An IJ’s discretion to enlarge the scope of proceedings on remand from the BIA is well-established. If, as here, the BIA does not limit a remand to a specific purpose, the BIA’s remand “is effective for the stated purpose and for consideration of any and all matters which the [IJ] deems appropriate in the exercise of his [or her] administrative discretion.... ” Johnson v. Ashcroft, 286 F.3d 696, 701 (3d Cir.2002) (quoting Matter of Patel, 16 I. & N. Dec. 600, 601 (BIA 1978)). The IJ properly exercised his discretion in limiting the scope of the remands to consideration of Darcelin’s eligibility for CAT protection. In this context, Darcelin’s due process rights were not violated.
Darcelin also raises arguments regarding the IJ’s and BIA’s holdings that his conviction for delivery of cocaine was an aggravated felony, and that his two separate convictions for endangering the welfare of a child were crimes involving moral turpitude, for purposes of the INA. He did not raise the arguments regarding his conviction for delivery of cocaine to the BIA during any of the times he was before it.2 Indeed, Darcelin conceded on appeal to the BIA that this conviction was for an aggravated felony. His arguments regarding this conviction thus are unexhaust-*173ed and we lack jurisdiction to consider them. See Hoxha v. Holder, 559 F.3d 157, 159 (3d Cir.2009).
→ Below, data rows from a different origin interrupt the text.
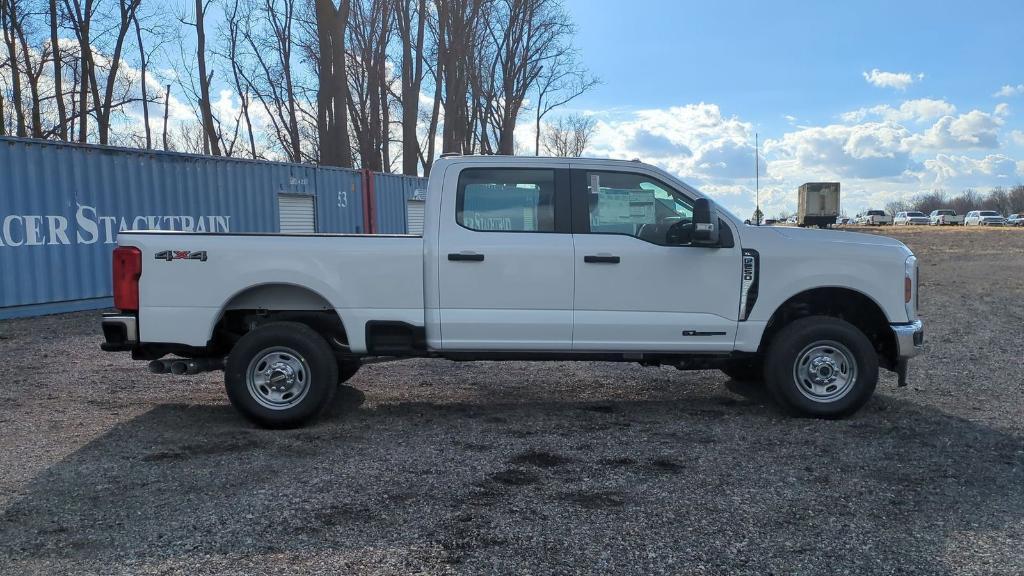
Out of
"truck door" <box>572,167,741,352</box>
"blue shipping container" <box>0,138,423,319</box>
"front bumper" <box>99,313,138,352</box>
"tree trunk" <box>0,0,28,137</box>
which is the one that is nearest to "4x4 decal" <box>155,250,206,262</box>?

As to his convictions for child endangerment, Darcelin confines his arguments before us to the consequences of his “Alford plea.” See North Carolina v. Alford, 400 U.S. 25, 91 S.Ct. 160, 27 L.Ed.2d 162 (1970). However, the BIA did not rely on his plea in holding that his convictions for child endangerment were crimes involving moral turpitude. (It instead analyzed the convictions under the categorical approach, which required it to focus on the underlying criminal statute rather than Darcelin’s specific acts. See Jean-Louis v. Att’y Gen., 582 F.3d 462, 465 (3d Cir.2009).) Darcelin thus has failed to challenge the BIA’s holding and otherwise has waived our consideration of the issue. See Chen v. Ashcroft, 381 F.3d 221, 235 (3d Cir.2004).
For these reasons, we deny the petition for review.
. We have jurisdiction under 8 U.S.C. § 1252, which authorizes us to review “constitutional claims or questions of law.” 8 U.S.C. § 1252(a)(2)(D). We review due process claims de novo. Fadiga v. Att’y Gen., 488 F.3d 142, 153-54 (3d Cir.2007).
. Where, as here, the BIA issues a separate opinion, “we review the BIA's disposition and look to the IJ's ruling only insofar as the BIA defers to it.” Huang v. Att'y Gen., 620 F.3d 372, 379 (3d Cir.2010).